TRECHO DA PÁGINA -
+--

O evento reuniu 26 especialistas em comunicação e produtores de conteúdo do campo da esquerda, de diferentes plataformas digitais. Cerca de 150 pessoas participaram dos debates e das oficinas
[Por Alessandra Murteira, da imprensa da FUP]
Com a provocativa temática “Redes, Riscos e Ruas: A nova (des)ordem da informação”, o Sindipetro ES e a agência de comunicação Pulso Conteúdo reuniram nos dias 22 e 23 de junho, em Vitória, um elenco de 26 especialistas em comunicação, influenciadores e produtores de conteúdo do campo da esquerda, de diferentes plataformas digitais. O objetivo foi trocar experiências e debater novas estratégias de ocupação das redes, como tática fundamental no processo de mobilização da classe trabalhadora.
Dirigentes e jornalistas da FUP, do Sindipetro PR e SC e do Sindipetro PE e PB estiveram presentes, junto com outros 150 comunicadores e ativistas digitais que participaram dos dois dias do evento. “Esse encontro é uma sementinha que estamos plantando e queremos que se espalhe por todo o país, envolvendo mais e mais sindicatos”, afirmou o coordenador do Sindipetro ES, Nísio Hoffmann.
Além de discutir a batalha das ideias na internet e a construção de um ecossistema do campo da esquerda nas redes, o Encontro de Ativistas Digitais debateu a necessidade de regulação das plataformas, o fortalecimento das comunidades e redes de afeto, coletivos alternativos de comunicação, o marketing de influência como catalisador de uma rede de produtores de conteúdo progressistas e a necessidade de organização e mobilização para além das redes sociais.
“Nenhum outro evento no Brasil reuniu tantos produtores de conteúdo, intelectuais, ativistas e comunicadores para falar sobre comunicação, redes e atuação política. O que fizemos foi muito importante e especial. Espero, realmente, que esse tenha sido apenas um primeiro passo. Que venham outros, maiores e melhores”, destacou Lui Machado, estrategista de mídia da Pulso.

+--

REGISTROS FORNECIDOS -
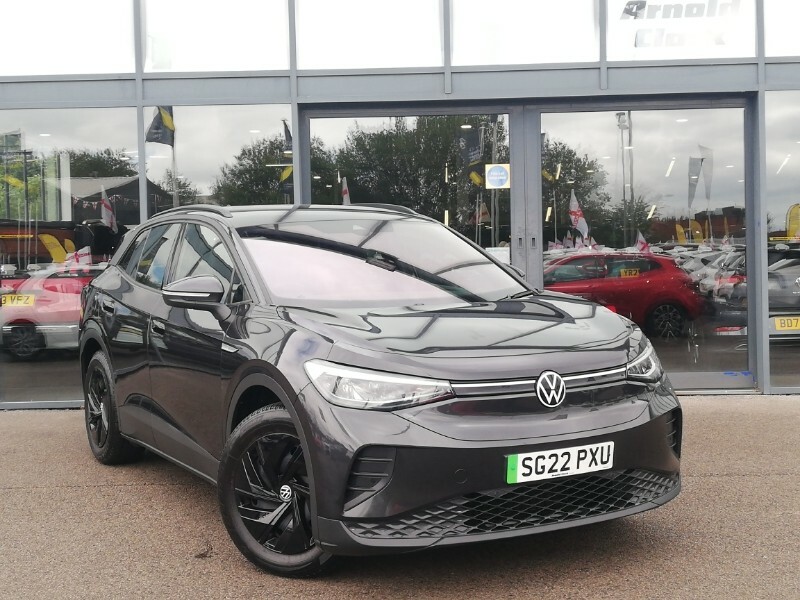 Volkswagen ID.4 109Kw Life Pure 52Kwh Grey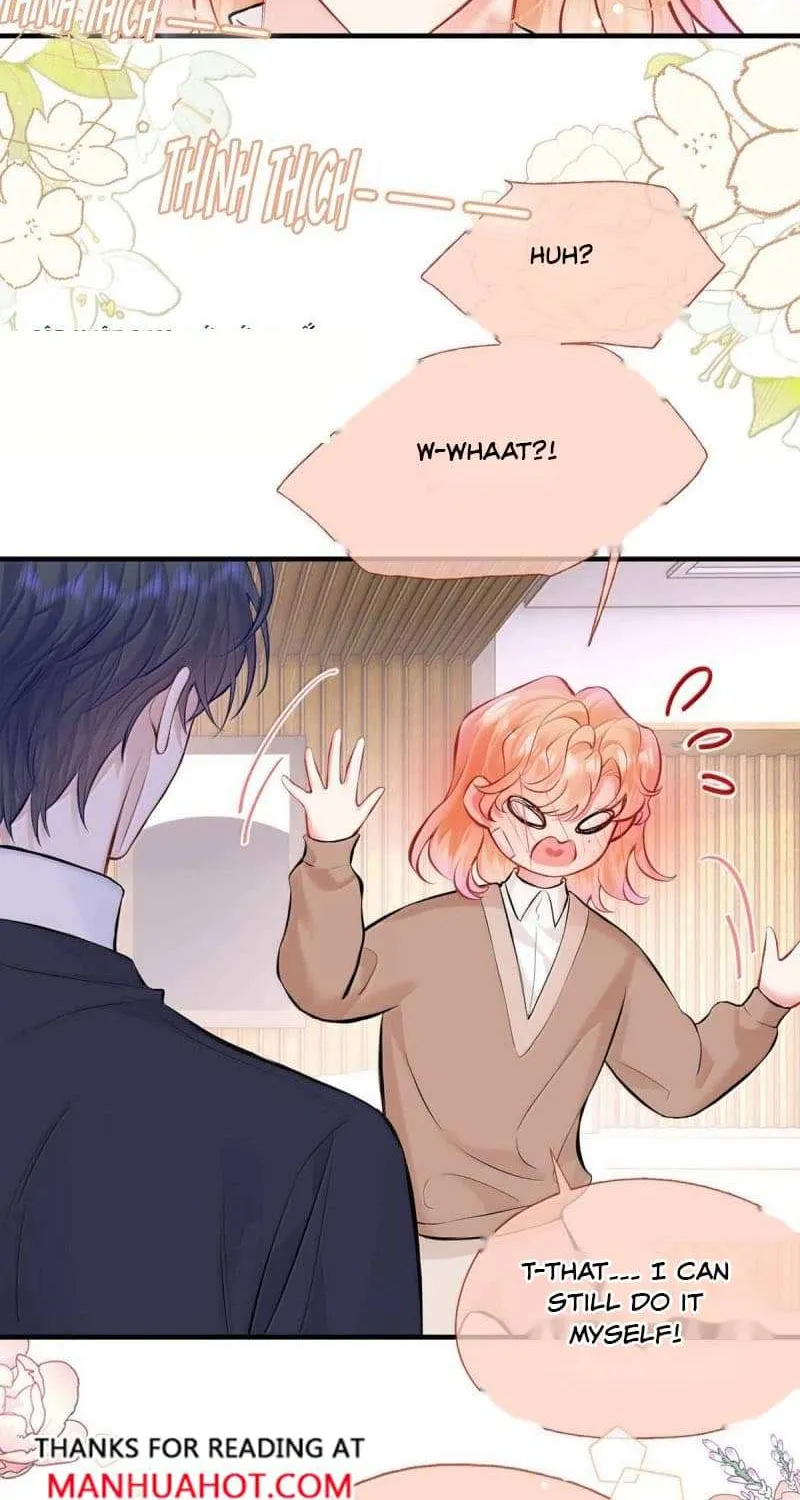 My Target! Your Character Is Wrong! Chapter 49 page 3 - 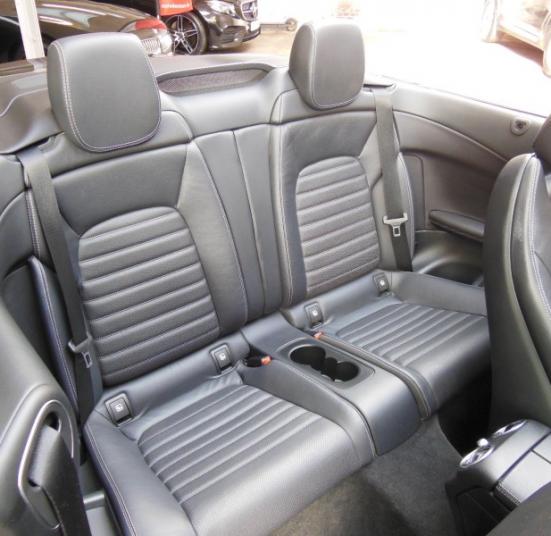 MERCEDES CLASSE C IV CABRIOLET 220 D 194CH AMG LINE 9G-TRONIC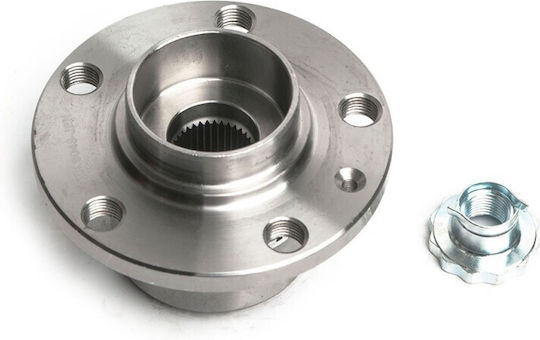 Front Wheel Bearings for Skoda Fabia II and Roomster 6Q0407621CB
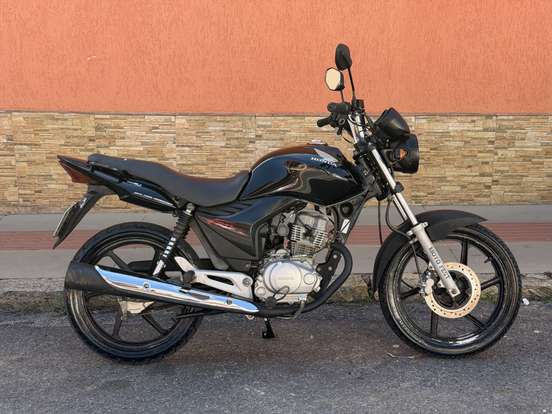 HONDA-CG 150 FAN ESDi HONDA-CG 150 FAN ESDi-2012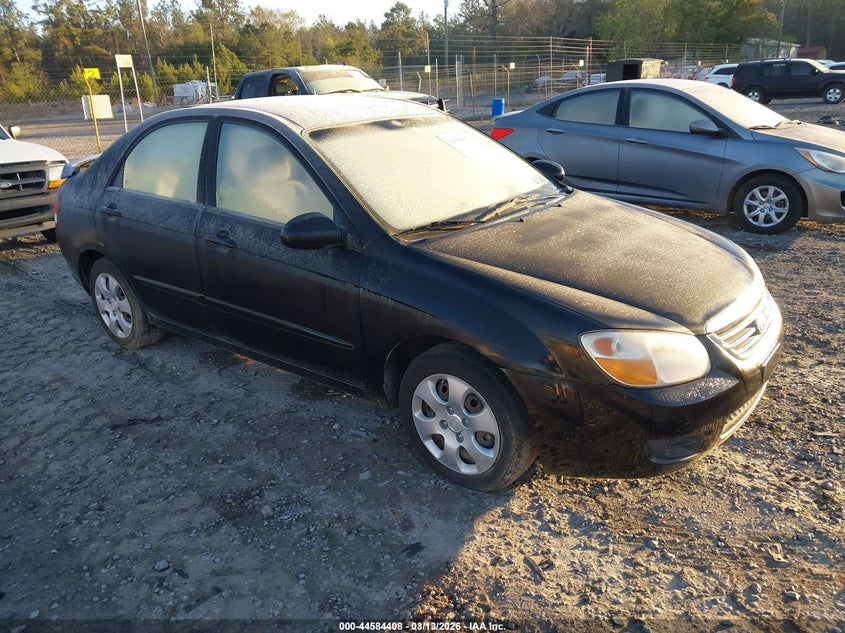 KNAFE121085498610 KIA SPECTRA Photo 1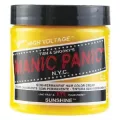 MANIC PANIC CLASSIC CREAM SEMI PERMANENT HAIR COLOR CREAM 118ML - SUN SHINE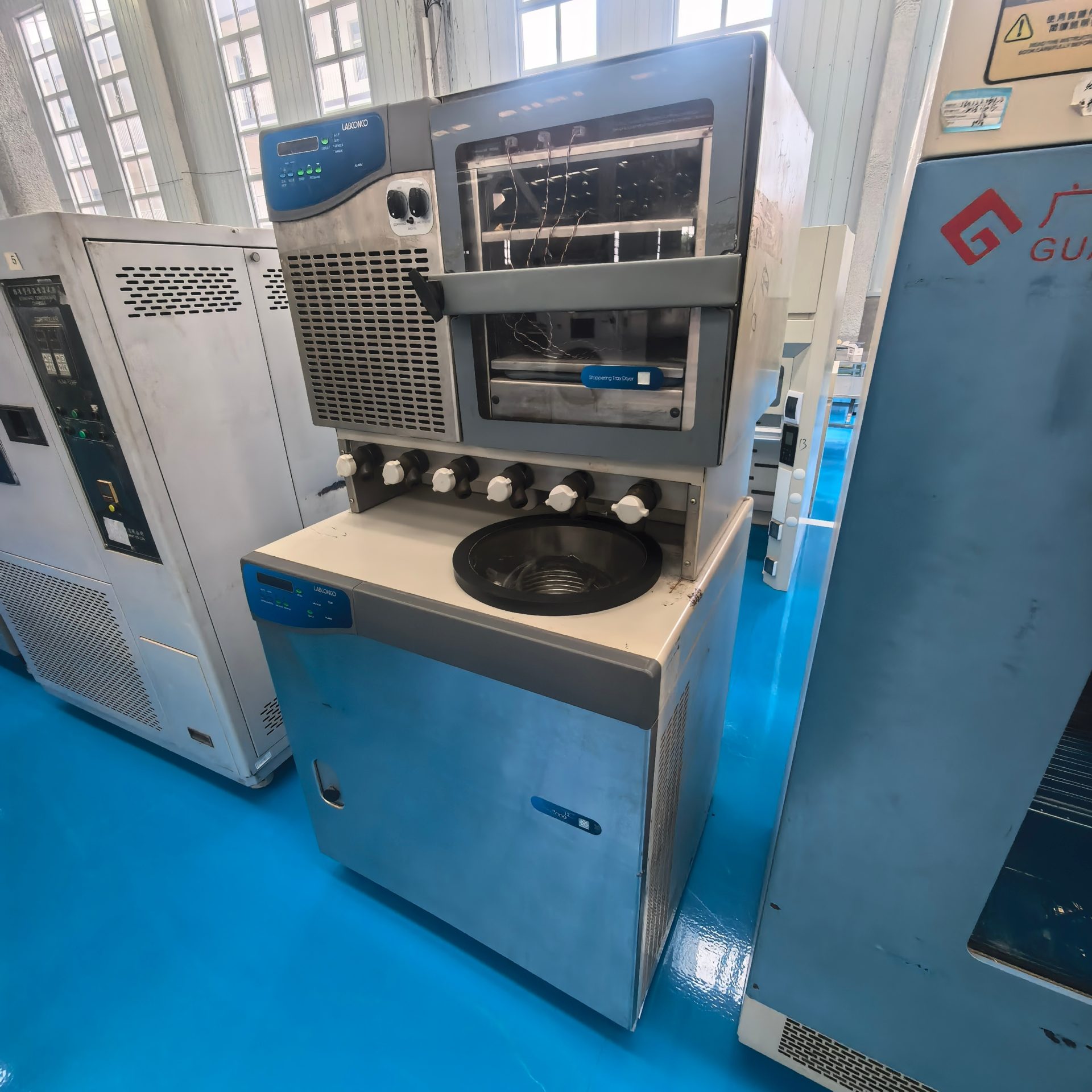 Used Freeze Dryer &mdash; Model 2.5L image 4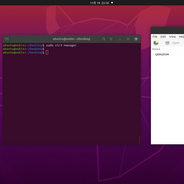在Ubuntu系统安装KVM虚拟化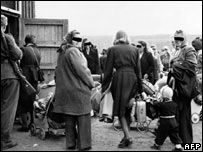 Babaları Alman Norveçliler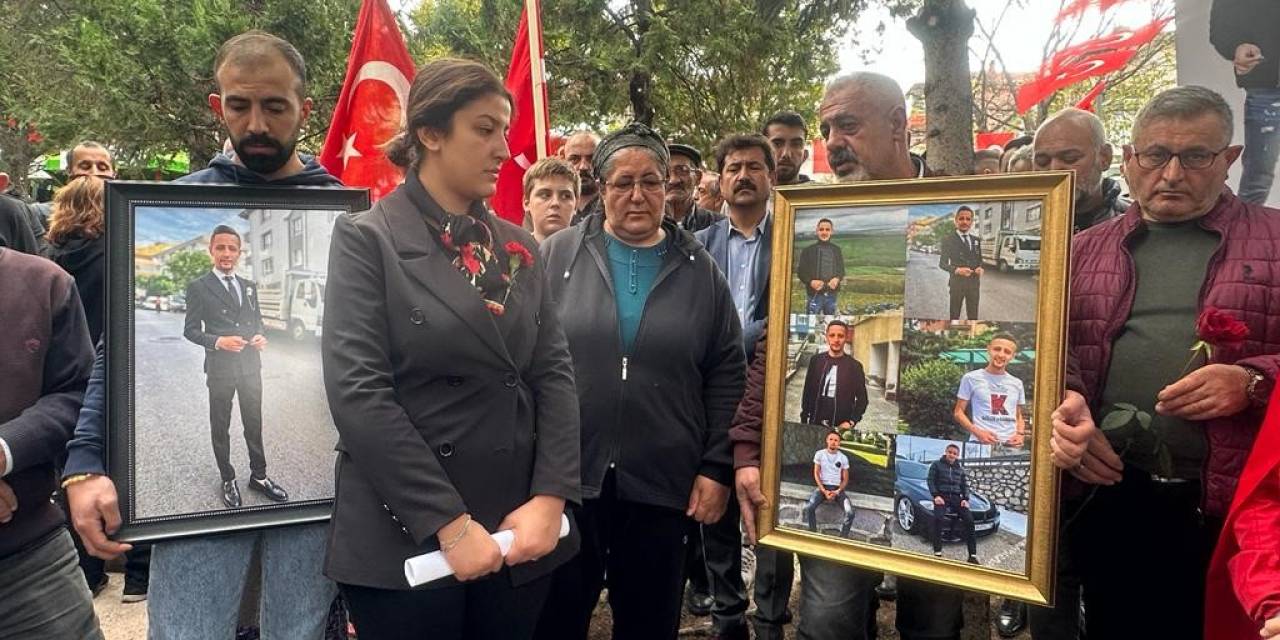 Doğukan Kabak’ın Ablası Ezgi Zeynep Arıkan: "Biz Doğukan’a Güzel Bir Gelecek Hazırlarken Ona Mezar Yeri Seçtik"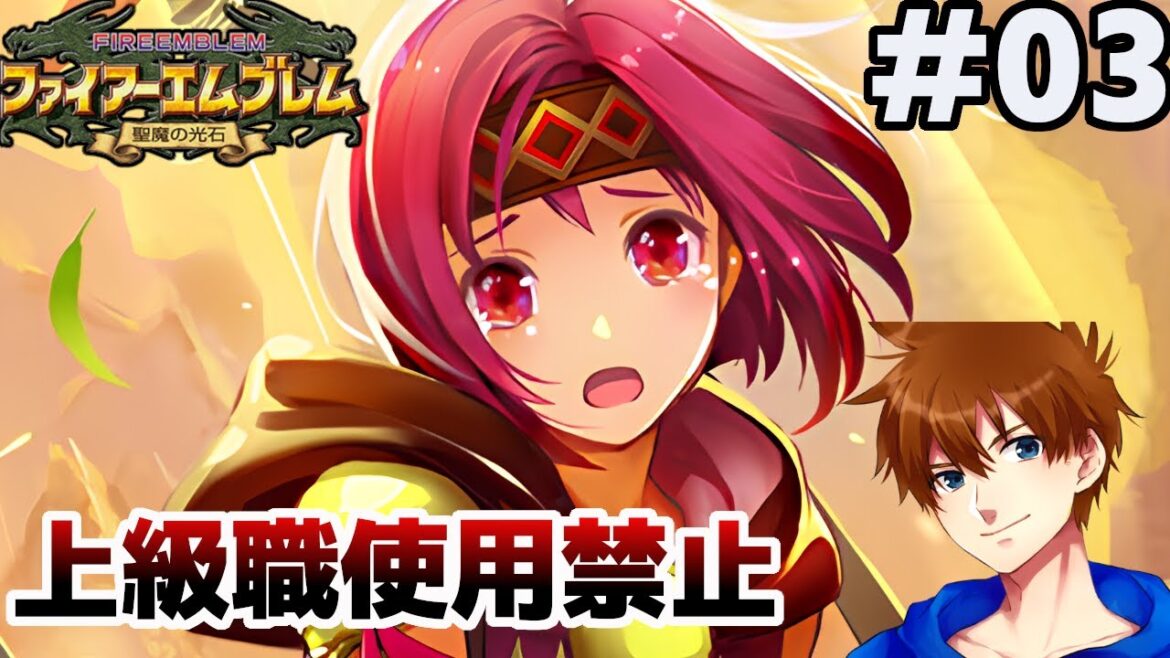 【10章~11章】クラスチェンジできナイツ【ファイアーエムブレム 聖魔の光石】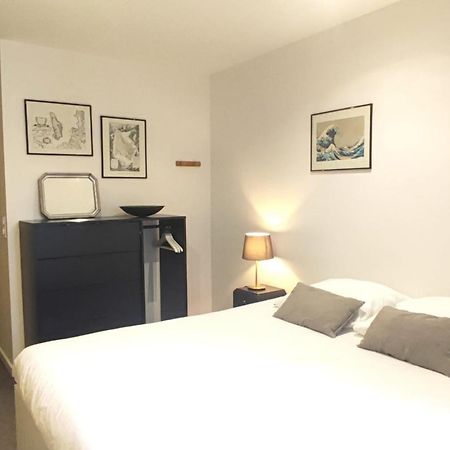 Beautiful Duplex With Ac - Place Du Palais Burdeos Exterior foto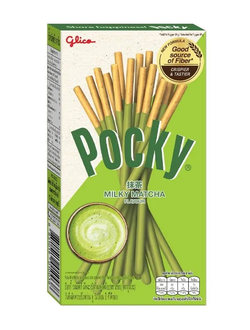 Шоколадные палочки Pocky Матча  33гр
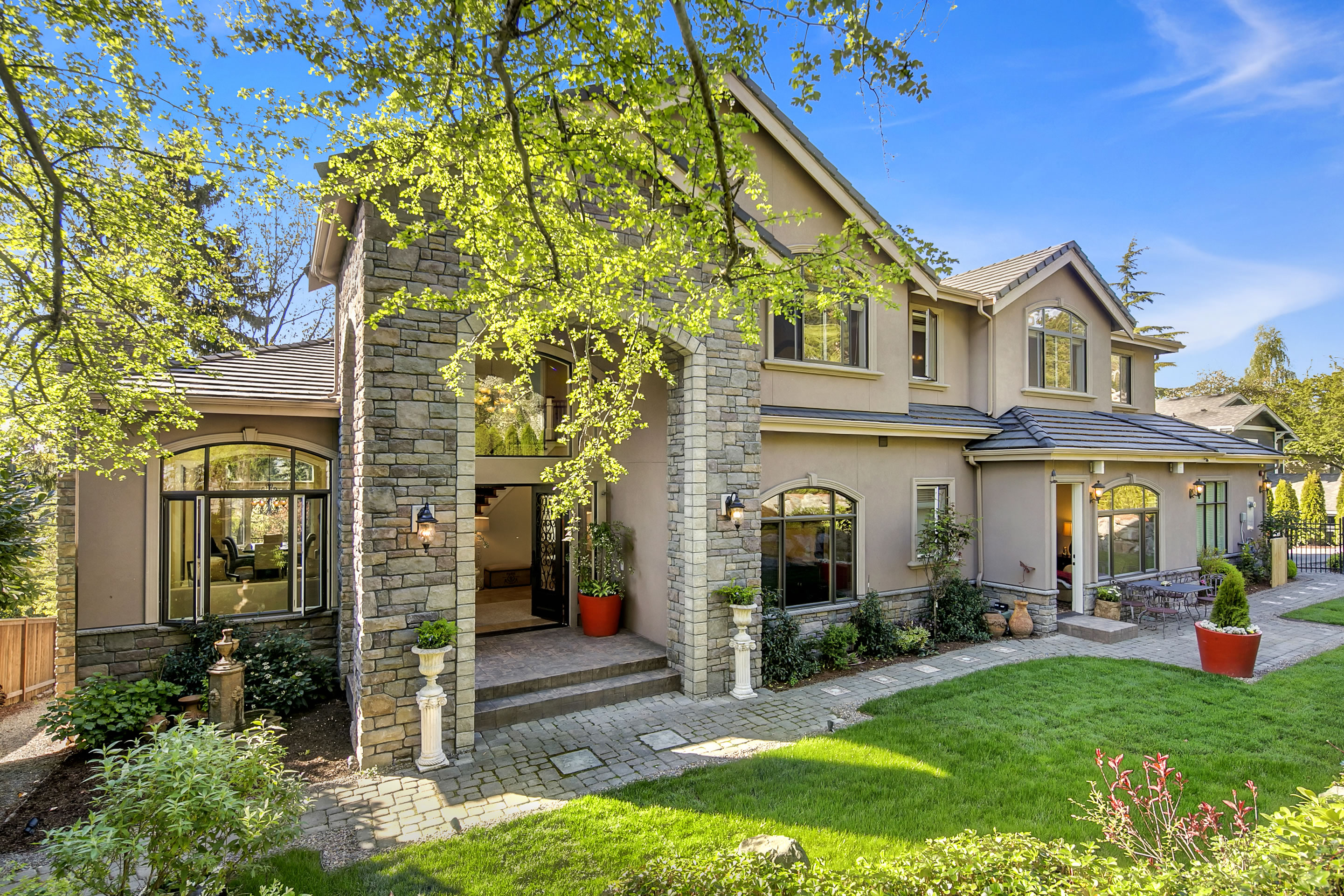 Would you take 4M in cash, or this Mercer Island home? Seattle Refined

+--

Por favor, retorne fielmente o trecho da matéria sobre o Encontro de Ativistas Digitais que começa em "Dirigentes e jornalistas" e segue até "das redes sociais.".

RESPOSTA AO EXERCÍCIO -
Dirigentes e jornalistas da FUP, do Sindipetro PR e SC e do Sindipetro PE e PB estiveram presentes, junto com outros 150 comunicadores e ativistas digitais que participaram dos dois dias do evento. “Esse encontro é uma sementinha que estamos plantando e queremos que se espalhe por todo o país, envolvendo mais e mais sindicatos”, afirmou o coordenador do Sindipetro ES, Nísio Hoffmann.
Além de discutir a batalha das ideias na internet e a construção de um ecossistema do campo da esquerda nas redes, o Encontro de Ativistas Digitais debateu a necessidade de regulação das plataformas, o fortalecimento das comunidades e redes de afeto, coletivos alternativos de comunicação, o marketing de influência como catalisador de uma rede de produtores de conteúdo progressistas e a necessidade de organização e mobilização para além das redes sociais.